Supplied records.
>>>>>

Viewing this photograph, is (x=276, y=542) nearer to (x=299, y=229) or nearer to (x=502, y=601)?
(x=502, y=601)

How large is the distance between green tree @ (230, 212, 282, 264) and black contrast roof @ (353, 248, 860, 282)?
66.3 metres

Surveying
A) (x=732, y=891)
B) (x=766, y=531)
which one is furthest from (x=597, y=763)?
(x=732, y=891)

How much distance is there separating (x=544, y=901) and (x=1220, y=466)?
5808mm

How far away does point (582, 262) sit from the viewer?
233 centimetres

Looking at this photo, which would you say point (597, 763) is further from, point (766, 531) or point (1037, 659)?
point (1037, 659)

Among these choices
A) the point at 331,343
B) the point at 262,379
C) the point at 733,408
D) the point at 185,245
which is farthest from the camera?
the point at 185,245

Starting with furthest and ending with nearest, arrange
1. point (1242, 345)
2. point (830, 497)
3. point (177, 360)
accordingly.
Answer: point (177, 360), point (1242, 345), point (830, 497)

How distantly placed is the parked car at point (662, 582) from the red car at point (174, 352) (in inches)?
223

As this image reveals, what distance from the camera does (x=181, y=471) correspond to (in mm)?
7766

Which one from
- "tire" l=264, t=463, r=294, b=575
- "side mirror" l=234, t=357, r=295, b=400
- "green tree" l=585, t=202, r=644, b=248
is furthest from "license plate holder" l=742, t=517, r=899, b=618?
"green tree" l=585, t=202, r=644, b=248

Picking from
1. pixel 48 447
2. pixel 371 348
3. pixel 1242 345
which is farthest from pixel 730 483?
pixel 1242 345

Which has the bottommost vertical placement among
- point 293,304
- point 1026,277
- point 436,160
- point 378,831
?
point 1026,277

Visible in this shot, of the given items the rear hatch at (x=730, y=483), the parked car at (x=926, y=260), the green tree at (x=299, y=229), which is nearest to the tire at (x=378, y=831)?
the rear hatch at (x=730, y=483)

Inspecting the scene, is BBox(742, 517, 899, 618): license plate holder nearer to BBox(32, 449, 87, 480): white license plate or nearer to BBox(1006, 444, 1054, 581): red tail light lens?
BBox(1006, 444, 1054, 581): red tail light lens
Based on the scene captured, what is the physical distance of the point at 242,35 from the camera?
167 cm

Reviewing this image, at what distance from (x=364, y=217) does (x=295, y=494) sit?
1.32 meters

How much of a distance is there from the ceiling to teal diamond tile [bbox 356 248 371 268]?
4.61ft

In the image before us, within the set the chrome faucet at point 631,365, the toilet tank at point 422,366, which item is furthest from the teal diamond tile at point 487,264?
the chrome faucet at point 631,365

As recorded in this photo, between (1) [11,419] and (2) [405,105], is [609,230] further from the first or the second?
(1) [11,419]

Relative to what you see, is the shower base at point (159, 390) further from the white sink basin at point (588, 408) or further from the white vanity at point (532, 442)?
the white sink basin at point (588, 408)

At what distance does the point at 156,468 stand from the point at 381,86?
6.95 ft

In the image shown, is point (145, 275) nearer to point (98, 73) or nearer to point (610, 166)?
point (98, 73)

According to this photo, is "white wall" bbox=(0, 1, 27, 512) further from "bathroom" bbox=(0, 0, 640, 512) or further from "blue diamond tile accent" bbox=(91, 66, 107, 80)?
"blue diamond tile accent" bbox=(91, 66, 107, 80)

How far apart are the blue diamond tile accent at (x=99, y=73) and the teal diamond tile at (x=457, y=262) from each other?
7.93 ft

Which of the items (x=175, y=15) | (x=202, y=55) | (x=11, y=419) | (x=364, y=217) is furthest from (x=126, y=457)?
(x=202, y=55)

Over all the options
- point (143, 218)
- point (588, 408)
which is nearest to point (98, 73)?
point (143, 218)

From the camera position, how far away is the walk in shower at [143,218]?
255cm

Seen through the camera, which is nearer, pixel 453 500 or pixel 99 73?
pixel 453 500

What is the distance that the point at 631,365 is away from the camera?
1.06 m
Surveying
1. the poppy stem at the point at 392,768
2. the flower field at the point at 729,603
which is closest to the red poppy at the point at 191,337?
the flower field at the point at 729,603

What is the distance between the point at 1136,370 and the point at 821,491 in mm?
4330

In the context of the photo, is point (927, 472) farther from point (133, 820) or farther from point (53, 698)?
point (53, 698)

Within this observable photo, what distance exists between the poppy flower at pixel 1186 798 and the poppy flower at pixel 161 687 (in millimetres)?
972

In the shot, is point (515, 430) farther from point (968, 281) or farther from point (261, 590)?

<<<<<

Please revise the material from its first line through the line containing "66.3 metres", changing "large" to "great" and keeping everything else the same.

Output below.
Viewing this photograph, is (x=276, y=542) nearer to (x=299, y=229) or nearer to (x=502, y=601)?
(x=502, y=601)

How great is the distance between green tree @ (230, 212, 282, 264) and black contrast roof @ (353, 248, 860, 282)?
66.3 metres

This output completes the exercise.